* Texto proporcionado *
El hombre que creyó en las hadas nos hizo creer a todos en su detective. Como si hubiera invocado del más allá la inteligencia pura. Tan tangible era Sherlock que el pobre autor tuvo que matarlo para que le dejara descansar. Y después, traerlo de vuelta de las cataratas de Reichenbach. Porque Holmes muerto le esclavizaba más que vivo. Así que Doyle ejecutó una pirueta literaria para sobreponerse al «Problema final» de la muerte. Como si se tratara de una broma, llenó «La casa vacía» de su personaje resucitado. Y todo para hacerle terminar sus días en Sussex convertido en dedicado apicultor. Se conserva en una casa de East Dean la placa que acredita que Sherlock Holmes estuvo allí. Como se conserva un libro imaginario escrito por un anciano detective que no existió. Algún bibliófilo paciente dice haberlo cazado en Charing Cross. Some observations upon the segregation of the Queen. Unas letras doradas sobre un lomo verde figuran como título del tratado no tan inexistente del investigador crepuscular.
Arthur Ignatius Conan Doyle, que no pudo revivir a su hijo con el poder del espiritismo, tenía sin embargo el don de crear vida sobre el blanco terrorífico de la página. Con un puñado de letras. Nos parece ahora, porque lo pareció en su tiempo, que Holmes no es un personaje. Holmes existió. No en el sentido difuso de los seres que se hacen corpóreos en la imaginación de los lectores. No. Holmes tiene historia. Palpable. Dejó el rastro que solo los seres de carne y hueso pueden dejar. Sus huellas en el 221B de Baker St. Una dirección que, en ocasiones, parece más cercana al mundo real que el diez de Downing St.

* Instrucciones *
1. Transcribe del texto sobre Sherlock Holmes el pasaje que empieza en "Arthur Ignatius Conan" y llega hasta "de Downing St.", ambos incluidos.
2. Responde, por favor, estas preguntas sobre el texto sobre Sherlock Holmes:
(a) ¿En qué región termina Holmes sus días y en qué se convierte allí?
(b) ¿De qué color son las letras y el lomo del libro que figura como tratado del detective?
(c) ¿En qué dirección de Baker St. quedaron sus huellas?

* Fragmento del conjunto *
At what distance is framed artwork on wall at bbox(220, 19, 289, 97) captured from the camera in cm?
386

* Respuestas *
1.
Arthur Ignatius Conan Doyle, que no pudo revivir a su hijo con el poder del espiritismo, tenía sin embargo el don de crear vida sobre el blanco terrorífico de la página. Con un puñado de letras. Nos parece ahora, porque lo pareció en su tiempo, que Holmes no es un personaje. Holmes existió. No en el sentido difuso de los seres que se hacen corpóreos en la imaginación de los lectores. No. Holmes tiene historia. Palpable. Dejó el rastro que solo los seres de carne y hueso pueden dejar. Sus huellas en el 221B de Baker St. Una dirección que, en ocasiones, parece más cercana al mundo real que el diez de Downing St.

2.
(a) En Sussex, convertido en apicultor.
(b) Las letras son doradas y el lomo es verde.
(c) En el 221B de Baker St.